Architectural Support for C Compilers
"C/C++ Compiler Support for Siemens TriCode DSP Instruction Set"
pp. 2147 - 2150
This paper is part of the trend to codevelop an architecture of a
media processor and its C compiler. This example is the Siemens
TriCore processor. Tricore has a hybrid DSP/microcontroller/SIMD
architecture. They add DSP data types and functions to the C/C++
languages to increase the coverage of the TriCore instruction set
in compiled code from 50% to 80%. This involves making changes
to the compiler to take advantage of the new features.
Digital signal processors operate on two types of fixed-point data:
fractional data and integer data. With fractional data, the binary
point is left-justified. With integer data, the binary point is
right-justified. Most DSPs have a barrel shifter so that the binary
point can be placed anywhere in the bit field without a performance
penalty; however, the programmer must keep track of where the binary
point is. The problem with the C and C++ programming languages is
that their standards do not define fractional data types.
The authors take a conventional four-tiered approach at extending C
and C++ to provide better support for signal processing and multimedia
algorithms on the TriCore processor:
- Libraries: Assembly-coded functions in a library that may be called from C
- Assembly representation: Basic macros in C and in-line functions in C++
that represent TriCore instructions
- Data representation: New data types as C language extensions and
C++ classes, as well as definitions for coercision, reading, writing,
and arithmetic operations
(coercision occurs when data types are mixed arithmetic computations)

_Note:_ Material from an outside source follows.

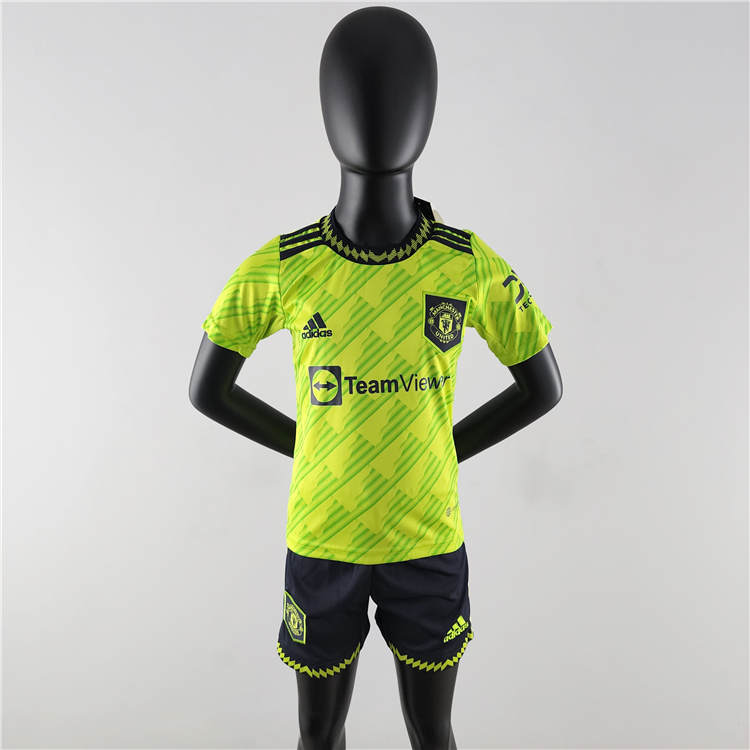 Official Man Utd Kids Manchester United 2223 Third Green Soccer Kit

for 16-bit numbers in [-1,1)
for 32-bit numbers in [-1,1)
for 64-bit accumulation
[2-17, 217], which has 45 bits in the
mantissa and provided 17 guard bits
to represent 4 bytes packed into 32 bits
to represent 2 16-bit shorts packed into 32 bits
for circular buffers which are common in filters
- Compiler: Determines when to use MAC, zero-overhead loop, and other
efficient instructions based on the expression
In order to generate efficient compiled C/C++ code for the TriCore
processor, the custom non-ANSI-standard Seimens C/C++ compiler must
be used. The drawback is that developing code for the TriCode
processor in this manner will prevent the code from being portable
to other processors.
"Rapid Prototyping of Multimedia Chip Sets"
pp. 2175 - 2178
The authors construct a hardware/software codesign framework
for design application-specific architectures for multimedia applications,
e.g. video codecs. The framework enables the interactive exploration of
hardware/software tradeoffs. It consists of the following design stages:
- Algorithm development: algorithms are block diagrams of
communicating macroblocks written in C
- Performance modeling: maps algorithms to candidate architectures
and models their performance at a high-level by taking into
account processor utilization, memory size, bus activity, and
interrupt overhead
- Virtual prototyping: simulate applications represented by VHDL
and C code on the candidate architecture, and perform fixed-point
- Low-level implementation: validation is performed using
gate-level simulation and emulation.
The approach bridges the gap between algorithm development and low-level
implementation. Historically, algorithm developers and system designers
have used completely different toolsets, e.g. MATLAB for algorithm
development and Synopsys tools for system design.